Rozdział 15

583 29 0
                                    

Wesołych Świąt Wielkanocnych <3

LeaiaW

Mikael

Gdy po rozmowie z Daniello docieram pod kamienicę, w której mieszka Rosi, jest już po dwudziestej drugiej i zbliża się dwudziesta trzecia. Dziewczyna nie powinna spać, ale w oknach jej mieszkania nie świeci się żadne światło poza jednym nikłym blaskiem dochodzącym z sypialni. Nie jest to rozjaśniony ekran laptopa, ponieważ jest zbyt łagodne. Pewnie lampka nocna, a dziewczyna czyta jedną ze swoich ulubionych książek.

Po drodze mijam Enzo siedzącego na schodkach prowadzących do wejścia.

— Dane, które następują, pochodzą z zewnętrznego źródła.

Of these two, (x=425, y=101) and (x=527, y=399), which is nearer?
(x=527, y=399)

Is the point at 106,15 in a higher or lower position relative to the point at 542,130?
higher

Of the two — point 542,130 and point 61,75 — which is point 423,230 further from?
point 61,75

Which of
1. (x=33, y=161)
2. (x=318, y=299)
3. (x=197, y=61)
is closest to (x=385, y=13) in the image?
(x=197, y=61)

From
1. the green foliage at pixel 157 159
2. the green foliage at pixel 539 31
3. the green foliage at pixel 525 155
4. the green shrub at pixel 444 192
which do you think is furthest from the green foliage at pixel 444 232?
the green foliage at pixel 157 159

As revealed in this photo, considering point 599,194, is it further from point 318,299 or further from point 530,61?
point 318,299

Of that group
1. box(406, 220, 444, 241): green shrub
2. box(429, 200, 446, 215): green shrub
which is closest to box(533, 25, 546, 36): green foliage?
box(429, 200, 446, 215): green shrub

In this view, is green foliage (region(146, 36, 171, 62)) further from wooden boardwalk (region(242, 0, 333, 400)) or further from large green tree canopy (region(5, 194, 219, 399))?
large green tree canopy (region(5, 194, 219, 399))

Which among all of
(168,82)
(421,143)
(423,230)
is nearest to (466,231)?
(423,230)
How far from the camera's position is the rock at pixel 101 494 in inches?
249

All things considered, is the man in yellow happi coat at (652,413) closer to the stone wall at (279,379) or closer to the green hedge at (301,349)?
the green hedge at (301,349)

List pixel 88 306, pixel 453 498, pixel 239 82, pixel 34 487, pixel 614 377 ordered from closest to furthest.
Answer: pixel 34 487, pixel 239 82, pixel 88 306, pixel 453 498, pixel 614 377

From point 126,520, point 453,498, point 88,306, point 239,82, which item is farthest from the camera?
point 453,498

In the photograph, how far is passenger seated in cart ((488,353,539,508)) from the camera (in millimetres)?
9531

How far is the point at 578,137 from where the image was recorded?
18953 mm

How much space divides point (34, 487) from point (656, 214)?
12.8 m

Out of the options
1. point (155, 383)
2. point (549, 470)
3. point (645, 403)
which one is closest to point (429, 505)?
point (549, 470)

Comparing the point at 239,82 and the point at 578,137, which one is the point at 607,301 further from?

- Jest w mieszkaniu. - odzywa się lekko zachrypniętym głosem. - Nie wychodziła. Położyła się około dwóch godzin temu.

Ten raport mi wystarcza.

Pukam do jej drzwi, ale odpowiada mi cisza. W końcu decyduję się na dzwonek zamontowany obok jej drzwi, ale nadal się nic nie dzieje.

- Rosie, porozmawiaj ze mną. - mówię błagalnie.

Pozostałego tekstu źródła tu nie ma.